Exercise and Good Weight Control Lowers Breast Cancer Risk
Being diagnosed with cancer can be one of the hardest things people hear in their lifetime. Even though cancer survival rates are a lot higher today than they ever were in the past thanks to medical advances and technology, battling the disease can take a toll on the body and mind. Due to the many hardships involved with cancer, researchers and doctors have been constantly recommending people to take preventative measures. In a new report, researchers found that people who exercised and maintained healthy weight control have a reduced risk of breast cancer.
"The greatest benefits for breast cancer reduction come from weight control and physical activity together," internist Ann McTiernan said according to USA Today. McTiernan is a researcher with the Fred Hutchinson Cancer Research Center in Seattle.

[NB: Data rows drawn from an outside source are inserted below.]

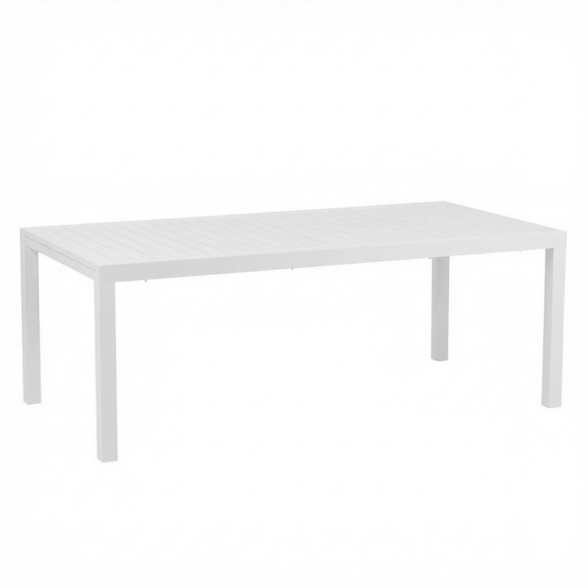 Tavolo In Alluminio Allungabile Da Esterno 100x200-300 Cm Ever Bianco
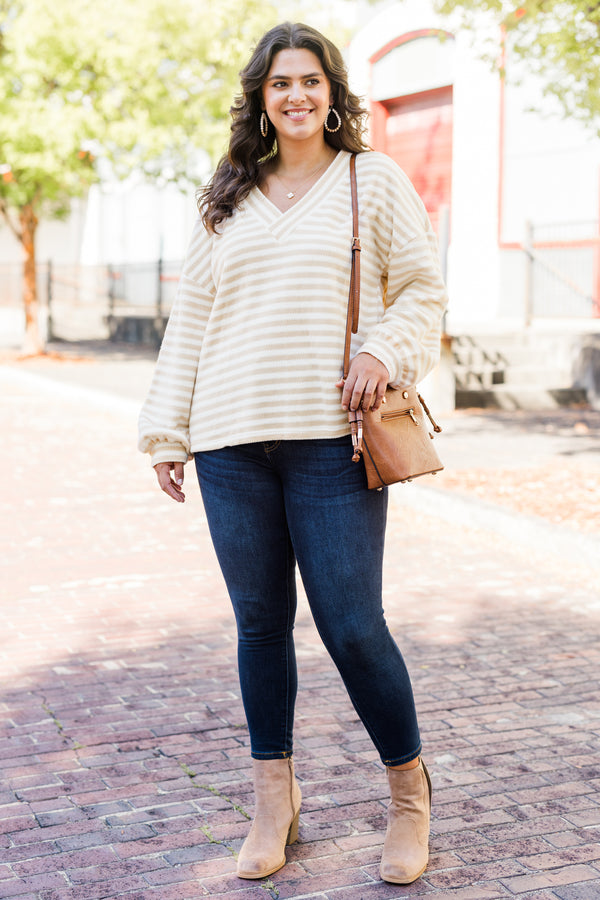 Chic Soul plus size clothing, taupe-cream stripe long sleeve pullover with cuffed bubble sleeves with v neckline and horizontal stripe pattern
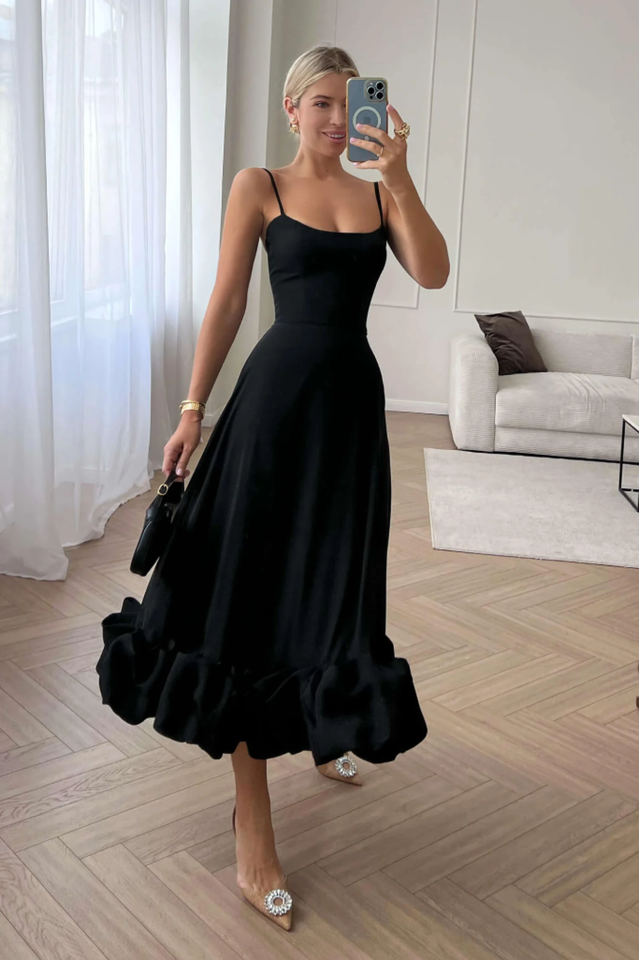 Chic Ruffle Corset Midi Dress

McTiernan explained that even though researchers have not found the exact causes of breast cancer, they have been successful in identifying risk factors. Some of these risk factors are unfortunately uncontrollable. For example, simply being a woman raises the risk of breast cancer. However, despite these variables, there are also other ones that could be prevented. McTiernan's studies have focused on lifestyle changes in relation to breast cancer risk. McTiernan believes that a quarter of breast cancer cases could be avoided if people exercised and maintained their weight.
McTiernan stated that one of the leading contributors to breast cancer risk is weight gain. In a recent study, researchers discovered that obese women were four times more likely to have an extremely rare type of breast cancer known as inflammatory breast cancer. This type only accounts for one to six percent of all breast cancer cases. Researchers believe that weight is one of the causes of breast cancer due to the fact that weight tends to affect estrogen levels. Body fat increases estrogen levels, which then creates a place for breast cancer to thrive.
Due to the association between weight and breast cancer risk, McTiernan recommends that all women try to lose between five and 10 percent of their body weight. McTiernan analyzed data provided from the Women's Health Initiative to estimate how much exercise women should do per week. She found that as little as 1.25 to 2.5 hours each week of brisk walking could reduce a woman's risk of breast cancer by 18 percent. If women walked 10 hours per week, that risk would reduce even more. Aside from estrogen, fat also affects inulin levels. Obese people tend to have too much insulin, which could lead to an increase in breast cancer risk as well.
McTiernan added, "It's never too late to make lifestyle changes to reduce your risk for breast cancer."